The M&A lawyer fulfills multiple functions, acting as an advisor, a planner,
a negotiator, an investigator, and a drafter; guiding the client through
multiple legal hurdles involving corporate law and regulatory issues, tax,
intellectual property, employment law, and anti-trust issues. Moreover, he
must be both a leader (sheparding multiple legal specialists) and a team
player (working closely with accountants, investment bankers and
management.) This course will try to briefly capture a sense of all these
aspects. We will discuss the common forms of acquiring interests in
businesses, negotiations, agreements, defensive strategies to hostile
takeovers, roles and duties of officers and directors, due diligence, and
potential roadblocks. The course pays particular attention to achieving
client goals through the drafting process. As this is an American program,
we will touch on US regulation of M&As, but we will also cover issues
relevant to Russian and, time permitting, international practice.

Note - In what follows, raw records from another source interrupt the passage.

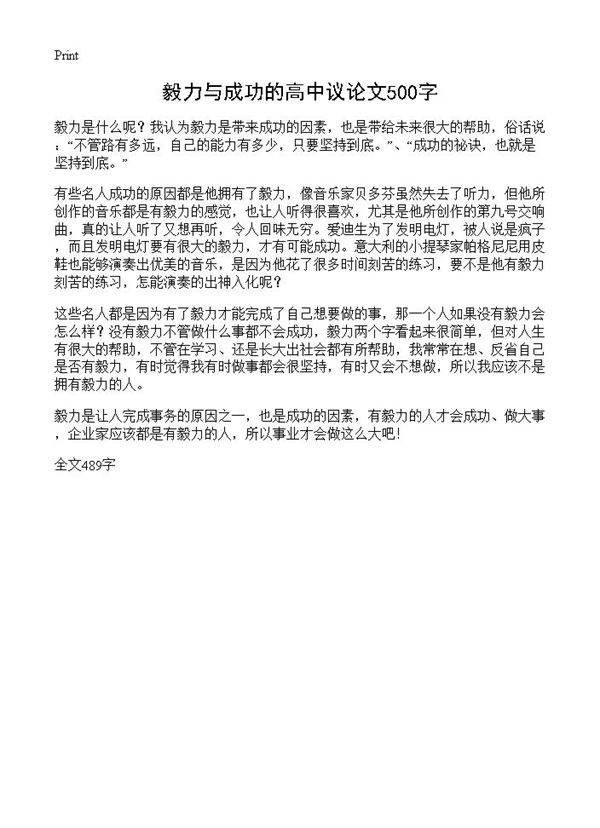 Print

毅力与成功的高中议论文500字

毅力是什么呢？我认为毅力是带来成功的因素，也是带给未来很大的帮助，俗话说：“不管路有多远，自己的能力有多少，只要坚持到底。”、“成功的秘诀，也就是坚持到底。”

有些名人成功的原因都是他拥有了毅力，像音乐家贝多芬虽然失去了听力，但他所创作的音乐都是有毅力的感觉，也让人听得很喜欢，尤其是他所创作的第九号交响曲，真的让人听了又想再听，令人回味无穷。爱迪生为了发明电灯，被人说是疯子，而且发明电灯要有很大的毅力，才有可能成功。意大利的小提琴家帕格尼尼用皮鞋也能够演奏出优美的音乐，是因为他花了很多时间刻苦的练习，要不是他有毅力刻苦的练习，怎能演奏的出神入化呢？

这些名人都是因为有了毅力才能完成了自己想要做的事，那一个人如果没有毅力会怎么样？没有毅力不管做什么事都不会成功，毅力两个字看起来很简单，但对人生有很大的帮助，不管在学习、还是长大出社会都有所帮助，我常常在想、反省自己是否有毅力，有时觉得我有时做事都会很坚持，有时又会不想做，所以我应该不是拥有毅力的人。

毅力是让人完成事务的原因之一，也是成功的因素，有毅力的人才会成功、做大事，企业家应该都是有毅力的人，所以事业才会做这么大吧！

全文489字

Patrick J. Brooks is an associate at the law firm of Squire, Sanders and
Dempsey's Moscow office. He has a diverse corporate practice focused on
cross-border transactions with a focus on mergers and acquisitions, private
equity and corporate finance in Russia. He has represented both US and
Russian companies in numerous M&A and investment ventures. Mr. Brooks
focused the first 7 years of his legal career on corporate restructuring
matters and U.S. bankruptcy law and has extensive experience in providing
strategic counsel to distressed businesses, debtors, secured and unsecured
creditors, asset purchasers and investors in connection with the
restructuring and reorganization of distressed companies and the acquisition
and divestiture and their assets. Mr. Brooks served as lead associate for
the Official Committee of Unsecured Creditors of Enron Corp. in litigation
seeking to avoid billions of dollars in transfers related to highly complex
financing structures involving Enron and one of its tier-one banks.

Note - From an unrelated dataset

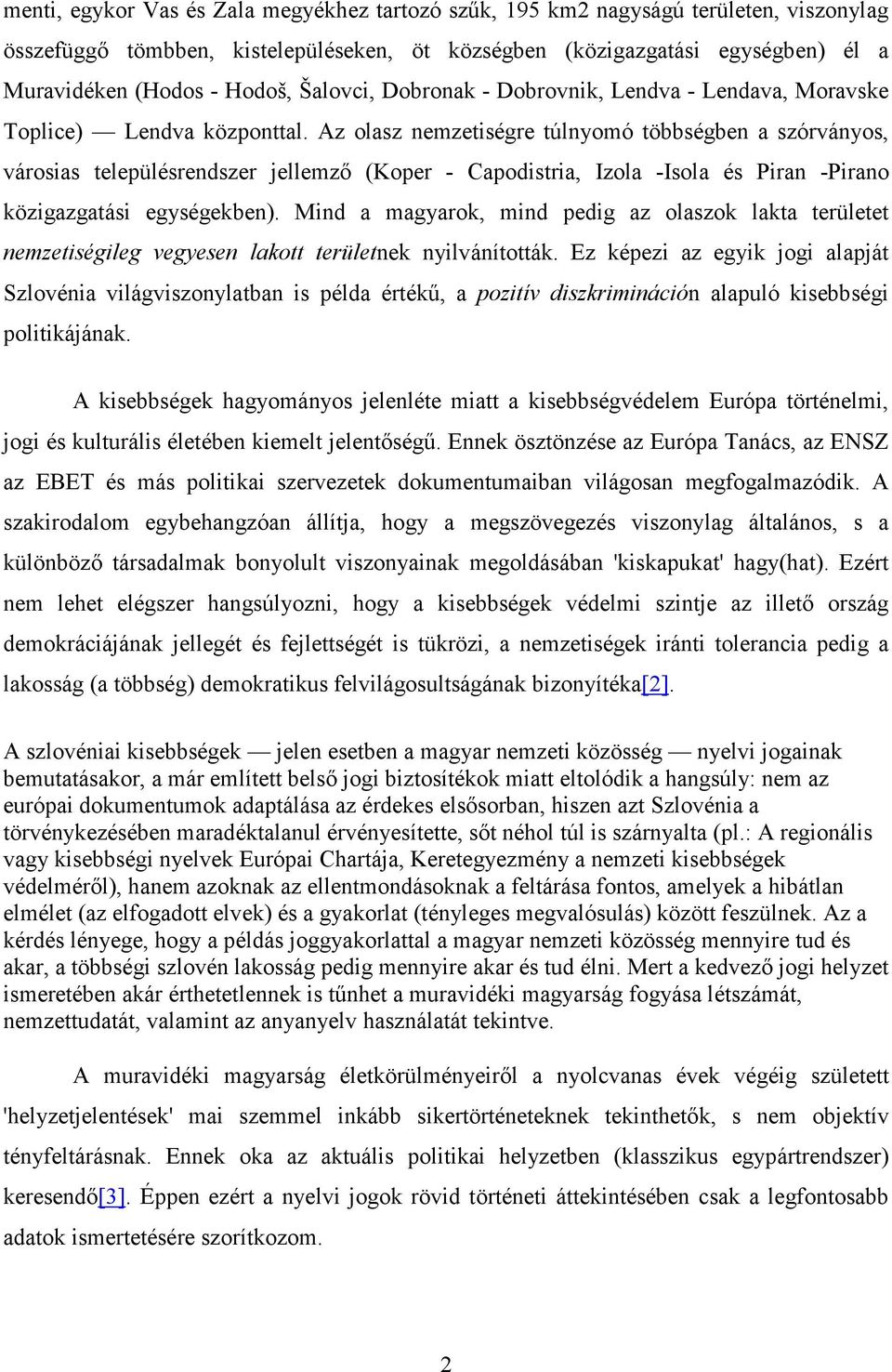 menti, egykor Vas és Zala megyékhez tartozó szűk, 195 km2 nagyságú területen, viszonylag összefüggő tömbben, kistelepüléseken, öt községben (közigazgatási egységben) él a Muravidéken (Hodos - Hodoš, Šalovci, Dobronak - Dobrovnik, Lendva - Lendava, Moravske Toplice) — Lendva központtal. Az olasz nemzetiségre túlnyomó többségben a szórványos, városias településrendszer jellemző (Koper - Capodistria, Izola -Isola és Piran -Pirano közigazgatási egységekben). Mind a magyarok, mind pedig az olaszok lakta területet nemzetiségileg vegyesen lakott területnek nyilvánították. Ez képezi az egyik jogi alapját Szlovénia világviszonylatban is példa értékű, a pozitív diszkrimináción alapuló kisebbségi politikájának.

A kisebbségek hagyományos jelenléte miatt a kisebbségvédelem Európa történelmi, jogi és kulturális életében kiemelt jelentőségű. Ennek ösztönzése az Európa Tanács, az ENSZ az EBET és más politikai szervezetek dokumentumaiban világosan megfogalmazódik. A szakirodalom egybehangzóan állítja, hogy a megszövegezés viszonylag általános, s a különböző társadalmak bonyolult viszonyainak megoldásában 'kiskapukat' hagy(hat). Ezért nem lehet elégszer hangsúlyozni, hogy a kisebbségek védelmi szintje az illető ország demokráciájának jellegét és fejlettségét is tükrözi, a nemzetiségek iránti tolerancia pedig a lakosság (a többség) demokratikus felvilágosultságának bizonyítéka[2].

A szlovéniai kisebbségek — jelen esetben a magyar nemzeti közösség — nyelvi jogainak bemutatásakor, a már említett belső jogi biztosítékok miatt eltolódik a hangsúly: nem az európai dokumentumok adaptálása az érdekes elsősorban, hiszen azt Szlovénia a törvénykezésében maradéktalanul érvényesítette, sőt néhol túl is szárnyalta (pl.: A regionális vagy kisebbségi nyelvek Európai Chartája, Keretegyezmény a nemzeti kisebbségek védelméről), hanem azoknak az ellentmondásoknak a feltárása fontos, amelyek a hibátlan elmélet (az elfogadott elvek) és a gyakorlat (tényleges megvalósulás) között feszülnek. Az a kérdés lényege, hogy a példás joggyakorlattal a magyar nemzeti közösség mennyire tud és akar, a többségi szlovén lakosság pedig mennyire akar és tud élni. Mert a kedvező jogi helyzet ismeretében akár érthetetlennek is tűnhet a muravidéki magyarság fogyása létszámát, nemzettudatát, valamint az anyanyelv használatát tekintve.

A muravidéki magyarság életkörülményeiről a nyolcvanas évek végéig született 'helyzetjelentések' mai szemmel inkább sikertörténeteknek tekinthetők, s nem objektív tényfeltárásnak. Ennek oka az aktuális politikai helyzetben (klasszikus egypártrendszer) keresendő[3]. Éppen ezért a nyelvi jogok rövid történeti áttekintésében csak a legfontosabb adatok ismertetésére szorítkozom.

2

This is a "master class" meaning that, while Professor Brooks is in charge
of coordinating the course and will be teaching the first couple of classes,
various guest experts, brought from law firms and industry, will be giving
the bulk of the lectures.

Guest speakers have not all been confirmed yet, but we have confirmed that
the Due Diligence and Valuation portion will be conducted by Jim Mandel, the
head of the legal department at Ernst & Young, and the portion on
shareholder conflicts will be conducted by Matt Roazen, chief international
counsel for Alfa group. Baker & McKenzie and other law firms have promissed
to contribute other sessions but we do not yet know which ones.

Class Date Class topic
1 24 September Introduction: reasons for mergers and acquisitions, basic terminology, varying legal regimes; Basic types of mergers and acquisitions: cash tenders, stock swaps, mergers.

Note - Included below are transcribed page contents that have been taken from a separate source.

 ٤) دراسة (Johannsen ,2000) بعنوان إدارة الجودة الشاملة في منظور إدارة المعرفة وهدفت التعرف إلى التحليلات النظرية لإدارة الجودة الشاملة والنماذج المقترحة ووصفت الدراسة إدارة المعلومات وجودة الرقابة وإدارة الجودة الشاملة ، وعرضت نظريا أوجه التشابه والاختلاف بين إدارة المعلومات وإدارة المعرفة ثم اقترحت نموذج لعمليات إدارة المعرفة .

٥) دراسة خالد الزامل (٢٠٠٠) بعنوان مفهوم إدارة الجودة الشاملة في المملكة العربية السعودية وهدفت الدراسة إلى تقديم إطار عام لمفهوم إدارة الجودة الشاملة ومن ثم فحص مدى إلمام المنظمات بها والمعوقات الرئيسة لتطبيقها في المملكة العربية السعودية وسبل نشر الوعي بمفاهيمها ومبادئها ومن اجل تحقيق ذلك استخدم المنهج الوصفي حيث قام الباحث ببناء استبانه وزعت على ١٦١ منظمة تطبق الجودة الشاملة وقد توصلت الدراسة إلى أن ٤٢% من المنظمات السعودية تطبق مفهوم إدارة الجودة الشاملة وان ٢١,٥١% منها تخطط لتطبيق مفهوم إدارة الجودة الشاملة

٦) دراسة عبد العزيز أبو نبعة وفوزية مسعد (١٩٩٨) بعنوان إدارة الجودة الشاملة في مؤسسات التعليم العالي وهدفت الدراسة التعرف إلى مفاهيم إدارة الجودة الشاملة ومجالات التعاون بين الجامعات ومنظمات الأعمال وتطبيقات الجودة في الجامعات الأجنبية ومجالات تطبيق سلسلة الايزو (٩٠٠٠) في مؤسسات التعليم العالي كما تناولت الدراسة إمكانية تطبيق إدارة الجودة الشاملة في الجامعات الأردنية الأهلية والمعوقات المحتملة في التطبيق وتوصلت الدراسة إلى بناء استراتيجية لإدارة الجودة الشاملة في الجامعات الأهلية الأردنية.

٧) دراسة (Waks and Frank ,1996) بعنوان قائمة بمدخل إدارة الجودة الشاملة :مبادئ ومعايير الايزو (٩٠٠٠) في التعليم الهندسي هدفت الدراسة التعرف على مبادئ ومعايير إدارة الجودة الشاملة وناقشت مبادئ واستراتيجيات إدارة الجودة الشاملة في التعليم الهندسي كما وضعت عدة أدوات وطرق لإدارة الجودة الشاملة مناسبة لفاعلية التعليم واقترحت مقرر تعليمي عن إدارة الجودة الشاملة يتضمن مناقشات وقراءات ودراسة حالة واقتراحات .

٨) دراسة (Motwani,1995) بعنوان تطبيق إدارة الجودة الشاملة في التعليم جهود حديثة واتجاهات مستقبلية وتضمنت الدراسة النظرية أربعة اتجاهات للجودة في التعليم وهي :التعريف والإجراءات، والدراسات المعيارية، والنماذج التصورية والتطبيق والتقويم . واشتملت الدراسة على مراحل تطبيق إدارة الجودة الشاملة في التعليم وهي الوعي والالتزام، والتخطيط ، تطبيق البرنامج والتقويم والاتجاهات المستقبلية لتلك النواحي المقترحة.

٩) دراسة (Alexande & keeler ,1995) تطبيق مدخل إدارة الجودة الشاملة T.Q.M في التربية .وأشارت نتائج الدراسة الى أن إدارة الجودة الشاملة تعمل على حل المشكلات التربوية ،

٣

2 1 October More Introduction: Structuring the deal and managing risks, tax issues, antitrust issues, securities issues.
3 8 October Negotiating the M&A transaction.
4 15 October Valuation and due diligence
5 22 October Drafting share purchase agreements and other acquisition documents.
6 29 October Fiduciary duties of the target and acquirer at the shareholder/management/board levels: disclosure obligations
5 November No class.  Mid-term break. (subject to adjustment)
7 12 November Shareholder conflicts.
8 19 November Distressed acquisitions and successorship issues
9 26 November Takeover Defenses: major defense mechanisms; choosing, predicting, overcoming defenses
10 3 December International M&A-legislative issues in varying jurisdictions.